23 Ottobre 2020 | Note e appunti

Prima di parlare del metodo per prendere appunti usato dagli studenti universitari, vediamo altri spunti per conservare note utili.

“Non importa come funziona il tuo sistema, importa solo che tu abbia un sistema” (Clay Skipper)

Robert Greene ha scritto molti libri grazie ai suoi appunti presi su dei cartoncini, tipo quelli usati negli schedari degli archivi (anche se lui usa le scatole delle scarpe come contenitore).

Il metodo consiste nello scrivere un pensiero, un’idea o un concetto su una scheda identificandola con un tema (il capitolo di un libro che si vuole scrivere o la parte di un progetto che si sta seguendo).

In alto a destra della scheda è utile mettere un codice che identifichi la categoria oppure usando colori diversi per organizzare il tutto. È preferibile non numerare le schede per lasciare libera la parte creativa che porta a fare spostamenti o cambi.

Anche noi possiamo farlo creando l’abitudine di scrivere le nostre idee.

Leggendo un libro, possiamo segnare le parti più importanti o le riflessioni che ci vengono in mente nelle note a margine, trasferendo alla fine questi concetti sulle schede.

Anche Ronald Reagan aveva un’abitudine simile che lo ha aiutato a scrivere i suoi libri. Usava dei cartoncini più piccoli che conservava in album solitamente dedicati alla raccolta di foto.

Tra l’altro, le sue note sono state raccolte in un libro curato da Douglas Brinkley.

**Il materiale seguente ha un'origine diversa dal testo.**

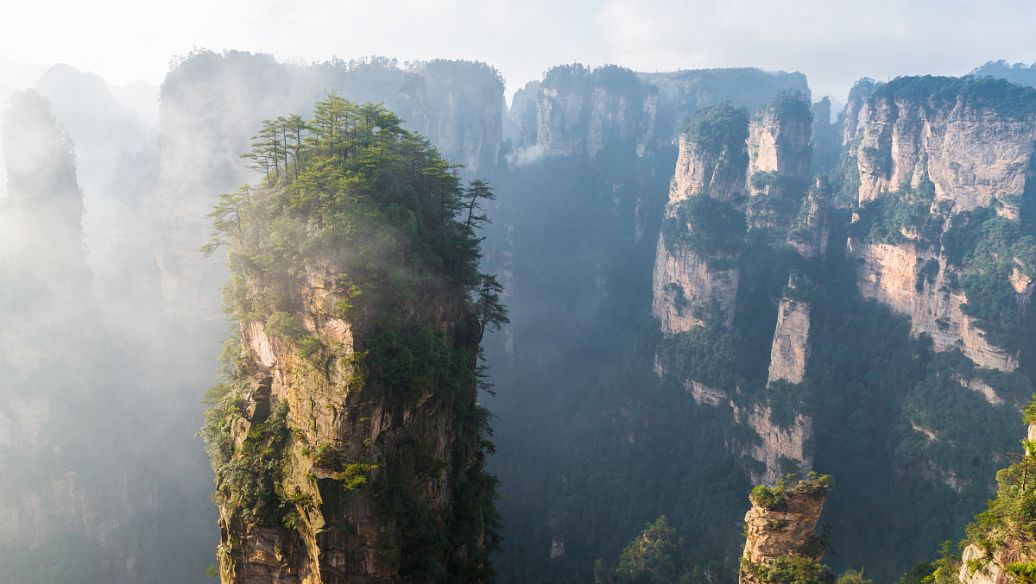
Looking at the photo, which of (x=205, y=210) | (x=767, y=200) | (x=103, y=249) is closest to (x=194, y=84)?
(x=205, y=210)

Alla base del metodo troviamo dei contenitori/raccoglitori, le schede e una penna. E nonostante questa semplicità apparente, dietro c’è un mondo da esplorare. Anche perché il vero punto di forza consiste nel rivedere le note e nel riuscire a fare i migliori collegamenti possibili.

Proprio come diceva Steve Jobs: “Creativity is just connecting things”.

Guardate questo video con la spiegazione del metodo Zettelkasten e della logica che c’è dietro l’uso delle schede. Questo metodo fa parte del “knowledge management system” sviluppato da Niklas Luhmann.

E voi direte: “Sì, ma in digitale è più semplice”. Certo che sì, ma la scrittura a mano a volte è molto più utile. Non è solo il risultato che conta, ma tutto il processo.

In ogni caso, per organizzare le note in digitale ci sono tantissimi strumenti come:

Evernote
Notejoy
Trello
Notion
Zotero

Potreste anche usare un unico quaderno o taccuino, proprio come hanno fatto alcuni personaggi famosi (qui trovate un’interessante raccolta con venti esempi).

Curiosità:
Guardate alcune note a margine di Mark Twain.
O gli appunti di Vladimir Nabokov.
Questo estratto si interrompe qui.